### Input data:
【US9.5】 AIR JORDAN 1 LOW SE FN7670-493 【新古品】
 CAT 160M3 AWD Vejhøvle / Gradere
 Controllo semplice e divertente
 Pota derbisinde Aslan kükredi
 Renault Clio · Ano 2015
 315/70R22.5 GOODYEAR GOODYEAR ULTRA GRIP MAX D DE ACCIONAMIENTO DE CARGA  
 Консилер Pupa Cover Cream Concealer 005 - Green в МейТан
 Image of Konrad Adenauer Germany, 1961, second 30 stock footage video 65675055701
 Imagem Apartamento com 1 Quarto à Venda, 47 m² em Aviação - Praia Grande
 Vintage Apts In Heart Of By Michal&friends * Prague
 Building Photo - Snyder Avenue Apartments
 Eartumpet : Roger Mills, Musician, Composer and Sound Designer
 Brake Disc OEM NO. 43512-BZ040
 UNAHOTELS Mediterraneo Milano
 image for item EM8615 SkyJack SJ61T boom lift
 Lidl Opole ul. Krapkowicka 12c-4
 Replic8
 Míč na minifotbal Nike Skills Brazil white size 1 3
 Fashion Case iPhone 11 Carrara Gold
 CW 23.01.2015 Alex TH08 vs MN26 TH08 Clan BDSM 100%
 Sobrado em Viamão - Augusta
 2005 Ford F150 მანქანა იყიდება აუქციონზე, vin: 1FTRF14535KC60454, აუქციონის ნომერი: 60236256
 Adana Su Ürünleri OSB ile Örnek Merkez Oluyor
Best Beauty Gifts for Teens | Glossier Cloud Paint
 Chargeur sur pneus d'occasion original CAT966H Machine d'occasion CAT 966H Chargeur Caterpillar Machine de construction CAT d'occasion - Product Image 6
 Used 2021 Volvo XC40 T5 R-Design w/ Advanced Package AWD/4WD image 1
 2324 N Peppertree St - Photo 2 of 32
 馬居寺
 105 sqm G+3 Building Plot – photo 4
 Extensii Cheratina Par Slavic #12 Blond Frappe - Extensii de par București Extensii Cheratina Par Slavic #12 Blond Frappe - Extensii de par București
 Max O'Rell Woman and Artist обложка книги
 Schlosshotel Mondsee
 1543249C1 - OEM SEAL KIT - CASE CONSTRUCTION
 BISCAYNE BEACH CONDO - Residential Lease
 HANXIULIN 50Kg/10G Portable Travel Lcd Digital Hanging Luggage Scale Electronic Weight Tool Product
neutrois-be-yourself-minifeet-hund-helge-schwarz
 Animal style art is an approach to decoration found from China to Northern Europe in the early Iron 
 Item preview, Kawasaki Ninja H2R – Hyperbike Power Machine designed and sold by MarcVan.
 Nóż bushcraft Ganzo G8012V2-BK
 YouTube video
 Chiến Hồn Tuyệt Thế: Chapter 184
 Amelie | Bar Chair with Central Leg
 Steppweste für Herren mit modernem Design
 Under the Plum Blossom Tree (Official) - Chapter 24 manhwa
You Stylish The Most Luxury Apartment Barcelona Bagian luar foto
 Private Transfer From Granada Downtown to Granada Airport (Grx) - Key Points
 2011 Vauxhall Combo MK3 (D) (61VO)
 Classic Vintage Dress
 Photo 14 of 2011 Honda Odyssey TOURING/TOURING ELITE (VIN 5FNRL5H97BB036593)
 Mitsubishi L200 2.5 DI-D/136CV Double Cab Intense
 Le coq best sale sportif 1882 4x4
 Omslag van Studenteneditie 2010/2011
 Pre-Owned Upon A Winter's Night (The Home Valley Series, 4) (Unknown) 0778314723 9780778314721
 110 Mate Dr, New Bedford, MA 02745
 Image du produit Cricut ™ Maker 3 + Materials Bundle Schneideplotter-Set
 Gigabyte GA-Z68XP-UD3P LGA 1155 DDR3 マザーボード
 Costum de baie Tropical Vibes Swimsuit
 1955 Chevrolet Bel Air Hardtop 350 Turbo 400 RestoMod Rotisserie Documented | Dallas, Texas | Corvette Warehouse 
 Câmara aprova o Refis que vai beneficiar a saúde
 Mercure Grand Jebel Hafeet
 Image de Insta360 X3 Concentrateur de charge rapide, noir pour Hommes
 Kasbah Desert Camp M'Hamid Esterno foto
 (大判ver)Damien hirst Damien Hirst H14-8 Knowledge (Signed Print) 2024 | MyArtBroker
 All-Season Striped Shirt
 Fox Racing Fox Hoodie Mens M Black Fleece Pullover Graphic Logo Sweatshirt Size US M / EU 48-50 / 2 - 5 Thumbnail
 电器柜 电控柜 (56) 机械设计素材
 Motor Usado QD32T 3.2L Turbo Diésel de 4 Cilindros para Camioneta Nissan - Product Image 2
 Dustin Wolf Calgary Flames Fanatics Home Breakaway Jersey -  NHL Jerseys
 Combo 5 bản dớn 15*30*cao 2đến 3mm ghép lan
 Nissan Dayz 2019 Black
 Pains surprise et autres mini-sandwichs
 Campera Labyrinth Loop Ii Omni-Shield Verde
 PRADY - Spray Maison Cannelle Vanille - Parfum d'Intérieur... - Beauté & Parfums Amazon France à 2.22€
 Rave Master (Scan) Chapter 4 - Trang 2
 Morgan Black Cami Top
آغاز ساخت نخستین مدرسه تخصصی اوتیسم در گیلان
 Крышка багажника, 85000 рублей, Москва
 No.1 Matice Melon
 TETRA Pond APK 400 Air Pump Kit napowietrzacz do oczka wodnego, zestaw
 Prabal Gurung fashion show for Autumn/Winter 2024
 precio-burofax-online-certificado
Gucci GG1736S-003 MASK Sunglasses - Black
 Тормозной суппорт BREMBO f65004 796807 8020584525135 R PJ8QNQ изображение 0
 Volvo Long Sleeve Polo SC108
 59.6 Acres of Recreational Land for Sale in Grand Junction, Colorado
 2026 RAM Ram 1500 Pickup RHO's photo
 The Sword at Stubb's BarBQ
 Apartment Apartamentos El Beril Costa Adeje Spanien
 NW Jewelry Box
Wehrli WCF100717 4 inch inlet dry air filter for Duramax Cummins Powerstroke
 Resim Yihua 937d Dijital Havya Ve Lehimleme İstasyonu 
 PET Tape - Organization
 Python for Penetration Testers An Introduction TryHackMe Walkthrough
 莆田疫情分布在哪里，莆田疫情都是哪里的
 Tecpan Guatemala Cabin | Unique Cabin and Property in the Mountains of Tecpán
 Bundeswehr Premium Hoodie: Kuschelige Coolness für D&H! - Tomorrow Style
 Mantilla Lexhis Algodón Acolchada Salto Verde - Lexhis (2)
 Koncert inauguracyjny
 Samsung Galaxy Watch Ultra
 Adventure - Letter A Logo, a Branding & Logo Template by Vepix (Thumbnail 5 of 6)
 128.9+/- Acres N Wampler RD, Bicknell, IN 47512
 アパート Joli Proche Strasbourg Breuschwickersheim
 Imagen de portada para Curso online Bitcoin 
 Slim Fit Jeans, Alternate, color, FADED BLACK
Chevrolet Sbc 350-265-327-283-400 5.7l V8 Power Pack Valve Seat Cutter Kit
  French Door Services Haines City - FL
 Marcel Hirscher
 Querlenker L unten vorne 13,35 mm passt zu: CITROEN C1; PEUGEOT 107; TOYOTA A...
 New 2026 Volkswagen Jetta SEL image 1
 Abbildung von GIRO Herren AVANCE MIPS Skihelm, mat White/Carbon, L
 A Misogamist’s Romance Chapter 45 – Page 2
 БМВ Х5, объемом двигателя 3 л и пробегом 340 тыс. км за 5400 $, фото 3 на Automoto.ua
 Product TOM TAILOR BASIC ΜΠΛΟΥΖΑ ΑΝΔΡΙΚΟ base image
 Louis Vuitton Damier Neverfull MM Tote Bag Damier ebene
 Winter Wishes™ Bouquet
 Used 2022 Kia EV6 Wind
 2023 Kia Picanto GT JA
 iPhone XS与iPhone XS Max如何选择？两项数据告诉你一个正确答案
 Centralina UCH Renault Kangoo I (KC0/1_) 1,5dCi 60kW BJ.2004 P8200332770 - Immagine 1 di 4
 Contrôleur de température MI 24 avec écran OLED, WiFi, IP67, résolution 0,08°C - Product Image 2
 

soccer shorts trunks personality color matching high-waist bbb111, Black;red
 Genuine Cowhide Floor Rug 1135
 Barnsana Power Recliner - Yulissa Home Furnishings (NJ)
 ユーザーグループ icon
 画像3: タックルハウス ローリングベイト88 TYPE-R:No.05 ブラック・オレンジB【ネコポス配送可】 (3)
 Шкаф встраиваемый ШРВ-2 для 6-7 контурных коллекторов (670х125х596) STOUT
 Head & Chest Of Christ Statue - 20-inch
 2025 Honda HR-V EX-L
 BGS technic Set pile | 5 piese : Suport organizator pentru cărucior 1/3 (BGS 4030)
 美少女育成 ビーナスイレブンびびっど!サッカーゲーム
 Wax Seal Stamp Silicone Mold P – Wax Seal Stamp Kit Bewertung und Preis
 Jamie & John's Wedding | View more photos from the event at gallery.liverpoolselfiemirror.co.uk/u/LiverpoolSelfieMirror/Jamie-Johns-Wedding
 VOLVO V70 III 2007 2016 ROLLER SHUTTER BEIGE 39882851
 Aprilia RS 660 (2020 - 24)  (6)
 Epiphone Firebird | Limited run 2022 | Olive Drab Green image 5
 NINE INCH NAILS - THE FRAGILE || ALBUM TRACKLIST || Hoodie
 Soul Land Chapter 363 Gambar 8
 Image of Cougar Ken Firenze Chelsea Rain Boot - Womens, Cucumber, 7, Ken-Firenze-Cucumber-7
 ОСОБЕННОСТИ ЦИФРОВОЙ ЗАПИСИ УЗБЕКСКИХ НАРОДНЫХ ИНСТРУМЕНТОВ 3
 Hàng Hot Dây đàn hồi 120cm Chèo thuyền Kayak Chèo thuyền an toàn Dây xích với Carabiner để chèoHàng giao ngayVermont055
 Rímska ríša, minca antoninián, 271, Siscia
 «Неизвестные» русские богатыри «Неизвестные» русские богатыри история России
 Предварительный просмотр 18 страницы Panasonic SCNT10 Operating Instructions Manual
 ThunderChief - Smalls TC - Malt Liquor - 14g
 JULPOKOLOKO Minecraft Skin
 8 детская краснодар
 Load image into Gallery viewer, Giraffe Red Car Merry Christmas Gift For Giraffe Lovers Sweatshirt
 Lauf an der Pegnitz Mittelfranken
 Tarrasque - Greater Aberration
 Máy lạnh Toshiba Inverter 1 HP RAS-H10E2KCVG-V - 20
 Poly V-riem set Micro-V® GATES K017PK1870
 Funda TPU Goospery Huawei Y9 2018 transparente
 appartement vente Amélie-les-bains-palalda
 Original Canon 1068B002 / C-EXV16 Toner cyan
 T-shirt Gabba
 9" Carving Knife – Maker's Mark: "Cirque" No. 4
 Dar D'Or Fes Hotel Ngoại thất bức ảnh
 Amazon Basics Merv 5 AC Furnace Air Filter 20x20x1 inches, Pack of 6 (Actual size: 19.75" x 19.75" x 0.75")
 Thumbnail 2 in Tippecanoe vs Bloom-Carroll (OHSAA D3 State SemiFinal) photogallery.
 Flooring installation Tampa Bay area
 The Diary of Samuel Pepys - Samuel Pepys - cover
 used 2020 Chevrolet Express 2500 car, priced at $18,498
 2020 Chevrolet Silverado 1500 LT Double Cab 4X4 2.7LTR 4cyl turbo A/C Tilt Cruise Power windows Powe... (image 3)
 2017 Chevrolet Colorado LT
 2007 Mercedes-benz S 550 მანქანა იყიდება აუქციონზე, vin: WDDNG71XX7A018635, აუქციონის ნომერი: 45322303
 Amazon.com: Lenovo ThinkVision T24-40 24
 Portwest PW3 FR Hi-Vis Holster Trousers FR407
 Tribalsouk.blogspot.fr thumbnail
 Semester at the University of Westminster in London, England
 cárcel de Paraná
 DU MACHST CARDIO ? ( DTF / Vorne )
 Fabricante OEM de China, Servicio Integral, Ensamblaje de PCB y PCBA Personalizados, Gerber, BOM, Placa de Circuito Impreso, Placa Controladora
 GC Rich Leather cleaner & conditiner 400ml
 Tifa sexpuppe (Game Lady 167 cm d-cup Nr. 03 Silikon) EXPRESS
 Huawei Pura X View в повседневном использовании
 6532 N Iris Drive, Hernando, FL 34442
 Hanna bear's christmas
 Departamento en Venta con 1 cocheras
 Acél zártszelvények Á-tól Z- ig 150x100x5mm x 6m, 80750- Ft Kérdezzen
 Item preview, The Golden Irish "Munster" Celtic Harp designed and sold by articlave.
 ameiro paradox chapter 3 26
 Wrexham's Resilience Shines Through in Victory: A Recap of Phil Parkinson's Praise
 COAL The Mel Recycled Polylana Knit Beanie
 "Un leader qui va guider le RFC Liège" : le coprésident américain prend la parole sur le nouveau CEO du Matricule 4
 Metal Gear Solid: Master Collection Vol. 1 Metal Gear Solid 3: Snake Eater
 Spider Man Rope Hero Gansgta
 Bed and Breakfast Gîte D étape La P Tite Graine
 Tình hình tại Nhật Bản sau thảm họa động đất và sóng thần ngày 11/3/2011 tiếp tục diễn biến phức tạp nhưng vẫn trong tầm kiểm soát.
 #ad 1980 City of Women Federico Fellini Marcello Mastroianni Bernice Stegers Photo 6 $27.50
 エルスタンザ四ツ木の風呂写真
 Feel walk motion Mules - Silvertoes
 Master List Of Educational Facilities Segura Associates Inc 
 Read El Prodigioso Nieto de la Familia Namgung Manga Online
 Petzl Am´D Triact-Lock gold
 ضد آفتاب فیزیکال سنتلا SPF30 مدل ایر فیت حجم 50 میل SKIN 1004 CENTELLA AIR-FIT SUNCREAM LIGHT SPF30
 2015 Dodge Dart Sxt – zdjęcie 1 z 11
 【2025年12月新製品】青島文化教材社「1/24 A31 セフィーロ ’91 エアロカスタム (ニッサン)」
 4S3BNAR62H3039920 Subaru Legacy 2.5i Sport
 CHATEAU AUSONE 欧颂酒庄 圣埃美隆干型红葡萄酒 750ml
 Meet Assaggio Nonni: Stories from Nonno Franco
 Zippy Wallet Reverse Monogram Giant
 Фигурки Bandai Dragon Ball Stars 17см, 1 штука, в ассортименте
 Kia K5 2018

### Task directions:
Write out, from the lines above, only those from the line with "The Diary of" to the line with "Hanna bear's christmas", exactly as given, including the first and the last.

### Response below:
 The Diary of Samuel Pepys - Samuel Pepys - cover
 used 2020 Chevrolet Express 2500 car, priced at $18,498
 2020 Chevrolet Silverado 1500 LT Double Cab 4X4 2.7LTR 4cyl turbo A/C Tilt Cruise Power windows Powe... (image 3)
 2017 Chevrolet Colorado LT
 2007 Mercedes-benz S 550 მანქანა იყიდება აუქციონზე, vin: WDDNG71XX7A018635, აუქციონის ნომერი: 45322303
 Amazon.com: Lenovo ThinkVision T24-40 24
 Portwest PW3 FR Hi-Vis Holster Trousers FR407
 Tribalsouk.blogspot.fr thumbnail
 Semester at the University of Westminster in London, England
 cárcel de Paraná
 DU MACHST CARDIO ? ( DTF / Vorne )
 Fabricante OEM de China, Servicio Integral, Ensamblaje de PCB y PCBA Personalizados, Gerber, BOM, Placa de Circuito Impreso, Placa Controladora
 GC Rich Leather cleaner & conditiner 400ml
 Tifa sexpuppe (Game Lady 167 cm d-cup Nr. 03 Silikon) EXPRESS
 Huawei Pura X View в повседневном использовании
 6532 N Iris Drive, Hernando, FL 34442
 Hanna bear's christmas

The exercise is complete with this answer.